* _CHALLENGES_:
a – In the Nevada knife-law text, reproduce word for word the stretch from "A concealed weapon is" through "hidden from view.".
b – For each statement, say whether the Nevada knife-law text supports it, answering yes or no and quoting the deciding words exactly. (i) Under Nevada law, an automatic-opening knife with a blade shorter than two inches counts as a switchblade. (ii) When measuring a knife's length, only the part designed to be sharpened counts as the blade. (iii) A knife built into a pen is still a concealed weapon even when the pen can be seen.

* _EXTRACT_:
•••••

A switchblade knife is defined by NRS 202.350 as "a spring-blade knife, snap-blade knife or any other knife having the appearance of a pocketknife, any blade of which is 2 or more inches long and which can be released automatically by a flick of a button, pressure on the handle or other mechanical device, or is released by any type of mechanism. The term does not include a knife which has a blade that is held in place by a spring if the blade does not have any type of automatic release." An automatic-opening knife with a blade less than two inches in length is not considered to be a "switchblade" as a matter of Nevada law, and is thus legal to possess and carry.
The blade of a knife is generally considered to be "that portion which is customarily sharpened from the tip of the knife to the tang, or the unsharpened extension of the blade which forms the hinge connecting the blade to the handle," as per the Nevada Supreme Court's decision in Bradvica v. State, 1988 (see below). In other words, only that part of a knife which is designed to be sharpened is considered to be the "blade" for purposes of determining length.
A concealed weapon is defined by NRS 202.350 as any weapon described within that statute, which is carried upon one's person "in such a manner as not to be discernible by ordinary observation." By this definition, if a weapon, or part of it, cannot be seen without first moving clothing out of the way, it is considered to be concealed. The Nevada Supreme Court, as part of its ruling in Huebner v. State (1987), found that a weapon which is visible or partially visible, but appears to be something else (for example, a knife contained within an item such as a pen or hairbrush), is still a concealed weapon even though it is not covered or hidden from view.

•••••

* _DATASET EXCERPT_:
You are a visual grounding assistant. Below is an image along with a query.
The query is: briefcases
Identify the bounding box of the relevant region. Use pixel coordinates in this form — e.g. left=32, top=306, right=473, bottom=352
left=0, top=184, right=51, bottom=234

•••••

* _ANSWERS PER TASK_:
a –
A concealed weapon is defined by NRS 202.350 as any weapon described within that statute, which is carried upon one's person "in such a manner as not to be discernible by ordinary observation." By this definition, if a weapon, or part of it, cannot be seen without first moving clothing out of the way, it is considered to be concealed. The Nevada Supreme Court, as part of its ruling in Huebner v. State (1987), found that a weapon which is visible or partially visible, but appears to be something else (for example, a knife contained within an item such as a pen or hairbrush), is still a concealed weapon even though it is not covered or hidden from view.

b –
(i) No: "An automatic-opening knife with a blade less than two inches in length is not considered to be a "switchblade" as a matter of Nevada law"
(ii) Yes: "only that part of a knife which is designed to be sharpened is considered to be the "blade" for purposes of determining length"
(iii) Yes: "is still a concealed weapon even though it is not covered or hidden from view"